The listing must be reproduced in full, exactly as it stands.

_____

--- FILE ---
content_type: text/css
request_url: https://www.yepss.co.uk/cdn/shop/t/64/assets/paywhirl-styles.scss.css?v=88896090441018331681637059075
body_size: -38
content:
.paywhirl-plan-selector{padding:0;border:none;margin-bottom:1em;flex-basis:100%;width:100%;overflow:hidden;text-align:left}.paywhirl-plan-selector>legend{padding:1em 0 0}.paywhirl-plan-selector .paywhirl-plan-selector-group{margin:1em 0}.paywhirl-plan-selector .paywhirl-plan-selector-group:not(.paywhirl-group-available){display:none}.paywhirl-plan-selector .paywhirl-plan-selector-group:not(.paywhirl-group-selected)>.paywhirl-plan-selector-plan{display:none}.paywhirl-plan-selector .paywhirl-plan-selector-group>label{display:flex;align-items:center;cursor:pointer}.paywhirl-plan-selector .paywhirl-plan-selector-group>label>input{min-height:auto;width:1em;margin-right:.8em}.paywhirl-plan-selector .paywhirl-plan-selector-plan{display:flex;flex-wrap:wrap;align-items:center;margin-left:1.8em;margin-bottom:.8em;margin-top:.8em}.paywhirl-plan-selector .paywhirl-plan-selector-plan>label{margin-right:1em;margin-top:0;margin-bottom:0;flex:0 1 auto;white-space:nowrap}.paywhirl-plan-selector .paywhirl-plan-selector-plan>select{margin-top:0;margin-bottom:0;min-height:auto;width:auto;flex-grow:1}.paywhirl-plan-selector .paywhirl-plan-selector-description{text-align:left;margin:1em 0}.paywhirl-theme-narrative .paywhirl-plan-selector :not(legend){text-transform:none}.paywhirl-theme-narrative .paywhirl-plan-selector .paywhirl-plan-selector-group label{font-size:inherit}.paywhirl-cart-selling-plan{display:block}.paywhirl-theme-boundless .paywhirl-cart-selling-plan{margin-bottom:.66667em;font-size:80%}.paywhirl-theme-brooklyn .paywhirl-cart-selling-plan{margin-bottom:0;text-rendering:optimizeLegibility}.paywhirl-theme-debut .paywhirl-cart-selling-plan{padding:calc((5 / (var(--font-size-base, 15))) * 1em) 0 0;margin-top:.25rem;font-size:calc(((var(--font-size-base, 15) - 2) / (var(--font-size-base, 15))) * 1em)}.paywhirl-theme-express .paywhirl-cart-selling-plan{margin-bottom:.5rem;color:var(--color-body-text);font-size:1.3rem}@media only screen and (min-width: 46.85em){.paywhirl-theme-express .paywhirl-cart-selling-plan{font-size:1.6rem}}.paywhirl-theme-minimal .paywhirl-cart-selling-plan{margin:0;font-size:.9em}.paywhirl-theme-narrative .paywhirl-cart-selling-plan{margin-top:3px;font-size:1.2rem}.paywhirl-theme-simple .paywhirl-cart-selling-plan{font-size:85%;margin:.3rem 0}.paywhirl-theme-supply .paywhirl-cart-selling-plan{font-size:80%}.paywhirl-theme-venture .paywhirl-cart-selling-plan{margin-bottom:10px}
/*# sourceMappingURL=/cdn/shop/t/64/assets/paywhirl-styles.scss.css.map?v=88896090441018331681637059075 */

_____

Solution for this problem |
--- FILE ---
content_type: text/css
request_url: https://www.yepss.co.uk/cdn/shop/t/64/assets/paywhirl-styles.scss.css?v=88896090441018331681637059075
body_size: -38
content:
.paywhirl-plan-selector{padding:0;border:none;margin-bottom:1em;flex-basis:100%;width:100%;overflow:hidden;text-align:left}.paywhirl-plan-selector>legend{padding:1em 0 0}.paywhirl-plan-selector .paywhirl-plan-selector-group{margin:1em 0}.paywhirl-plan-selector .paywhirl-plan-selector-group:not(.paywhirl-group-available){display:none}.paywhirl-plan-selector .paywhirl-plan-selector-group:not(.paywhirl-group-selected)>.paywhirl-plan-selector-plan{display:none}.paywhirl-plan-selector .paywhirl-plan-selector-group>label{display:flex;align-items:center;cursor:pointer}.paywhirl-plan-selector .paywhirl-plan-selector-group>label>input{min-height:auto;width:1em;margin-right:.8em}.paywhirl-plan-selector .paywhirl-plan-selector-plan{display:flex;flex-wrap:wrap;align-items:center;margin-left:1.8em;margin-bottom:.8em;margin-top:.8em}.paywhirl-plan-selector .paywhirl-plan-selector-plan>label{margin-right:1em;margin-top:0;margin-bottom:0;flex:0 1 auto;white-space:nowrap}.paywhirl-plan-selector .paywhirl-plan-selector-plan>select{margin-top:0;margin-bottom:0;min-height:auto;width:auto;flex-grow:1}.paywhirl-plan-selector .paywhirl-plan-selector-description{text-align:left;margin:1em 0}.paywhirl-theme-narrative .paywhirl-plan-selector :not(legend){text-transform:none}.paywhirl-theme-narrative .paywhirl-plan-selector .paywhirl-plan-selector-group label{font-size:inherit}.paywhirl-cart-selling-plan{display:block}.paywhirl-theme-boundless .paywhirl-cart-selling-plan{margin-bottom:.66667em;font-size:80%}.paywhirl-theme-brooklyn .paywhirl-cart-selling-plan{margin-bottom:0;text-rendering:optimizeLegibility}.paywhirl-theme-debut .paywhirl-cart-selling-plan{padding:calc((5 / (var(--font-size-base, 15))) * 1em) 0 0;margin-top:.25rem;font-size:calc(((var(--font-size-base, 15) - 2) / (var(--font-size-base, 15))) * 1em)}.paywhirl-theme-express .paywhirl-cart-selling-plan{margin-bottom:.5rem;color:var(--color-body-text);font-size:1.3rem}@media only screen and (min-width: 46.85em){.paywhirl-theme-express .paywhirl-cart-selling-plan{font-size:1.6rem}}.paywhirl-theme-minimal .paywhirl-cart-selling-plan{margin:0;font-size:.9em}.paywhirl-theme-narrative .paywhirl-cart-selling-plan{margin-top:3px;font-size:1.2rem}.paywhirl-theme-simple .paywhirl-cart-selling-plan{font-size:85%;margin:.3rem 0}.paywhirl-theme-supply .paywhirl-cart-selling-plan{font-size:80%}.paywhirl-theme-venture .paywhirl-cart-selling-plan{margin-bottom:10px}
/*# sourceMappingURL=/cdn/shop/t/64/assets/paywhirl-styles.scss.css.map?v=88896090441018331681637059075 */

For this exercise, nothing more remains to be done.